### WHAT THIS TASK INVOLVES:
Answer these questions from the text on the development of Lacerta muralis.
1. Where does the blastopore first appear, and in what form?
2. How many protovertebrae are present when the Wolffian duct begins to appear?
3. Whose observations on birds and elasmobranchs does the process of the duct's development agree with?

### EXTRACT PROVIDED:
______________________________

W. F. R. WELDON publishes a valuable article on Lacerta muralis (Quart. journ. micr. sc., xxiii. 134). His clearness and conciseness contrast very agreeably with the prolixity of many embryological writings. At the close of segmentation the ectoderm consists of cells very irregularly arranged, often two layers deep. The entoderm is also irregular and two or three cells thick. The area pellucida is formed by the outer cells becoming more columnar, and the inner cells more regular. Soon the posterior end of the area is marked by the presence of the primitive streak, which is a mass of closely packed cells, exhibiting no division into layers. The blastopore commences at the anterior end of this streak as a pit, open above, closed below. The floor of the pit breaks through, and the blastopore assumes its normal condition, forming a communication between the exterior and the primitive entodermic cavity. The mesoderm arises as two lateral outgrowths from the primitive streak, afterwards from the sides of the blastopore, and the axial strip of invaginated hypoblast. Anteriorly the mesoblastic elements are branched cells, which are budded off from the entoderm. (Do not these correspond to Hertwig's mesenchyma?) Weldon confirms Balfour and Stahl's account of the development of the allantois as a process of the primitive streak.

Having examined younger embryos than Braun, Weldon is able to rectify the former's account of the origin of the Wolffian duct and renal tubules. The protovertebrae are connected by an intermediate cellmass with the lateral mesoblast. In this intermediate mass there appears a series of cavities, each opposite a protovertebra, and separate from one another. They are the segmental vesicles described by Rathke and other writers. When twelve protovertebrae are present, the Wolffian duct begins to appear as a solid cord of cells, splitting off from the intermediate cell-mass, and passing, therefore, into the dorso-lateral wall of each segmental vesicle. The duct develops, acquiring a lumen in the intervertebral spaces first; but, when there are fifteen protovertebrae, it becomes a continuous canal through the first eight segments, and acquires at the same time communication with each segmental vesicle. Back of the eighth segment the development is similar, except that the duct grows independently of the vesicles. This agrees with Sedgwick's observations on the process in birds and elasmobranchs.

______________________________

### DATA SECTION:
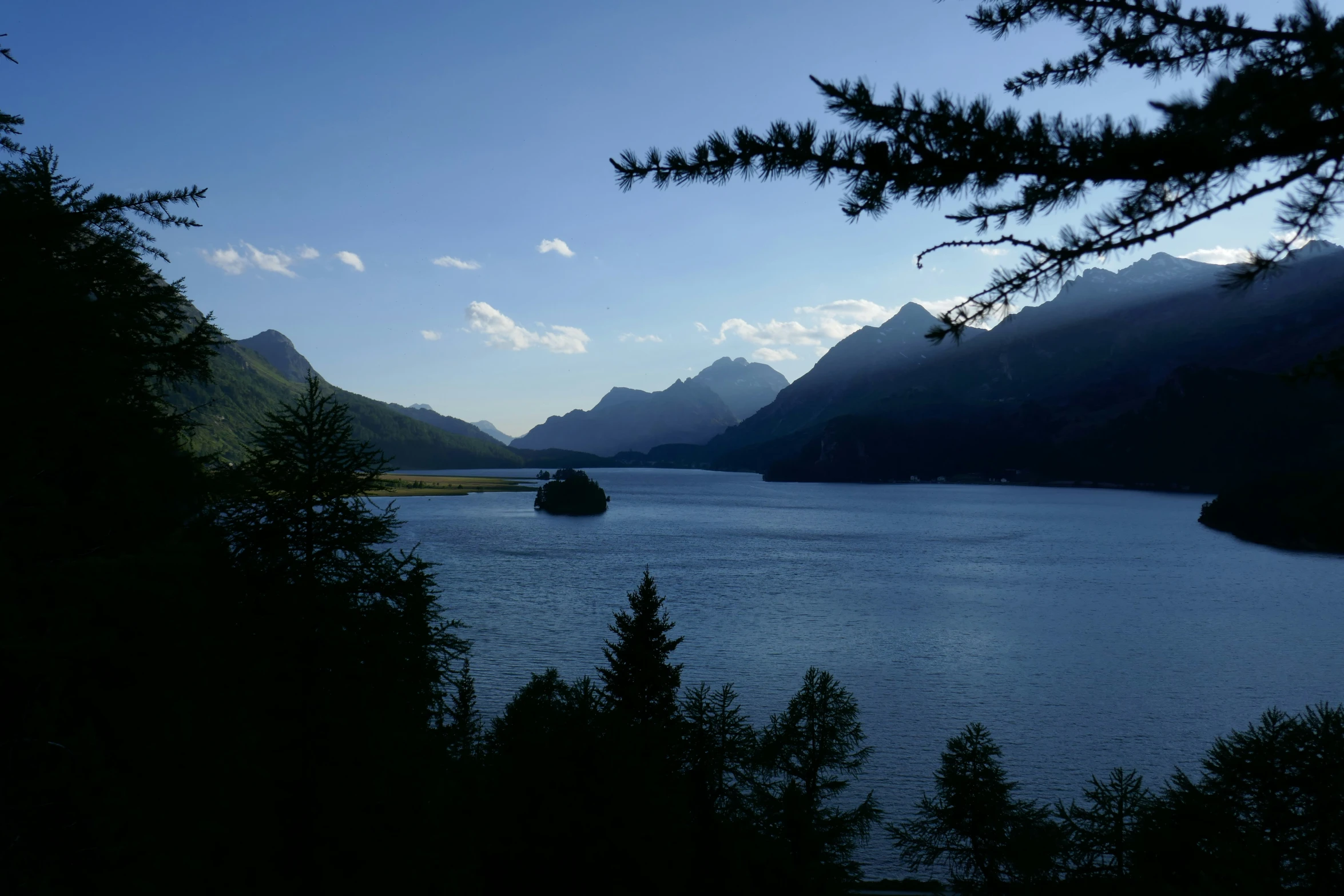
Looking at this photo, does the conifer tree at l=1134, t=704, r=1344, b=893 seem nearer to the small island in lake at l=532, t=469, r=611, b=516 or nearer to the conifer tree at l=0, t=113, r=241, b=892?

______________________________

### EXERCISE SOLUTION:
1. It first appears at the anterior end of the primitive streak, as a pit open above and closed below.
2. Twelve.
3. Sedgwick's.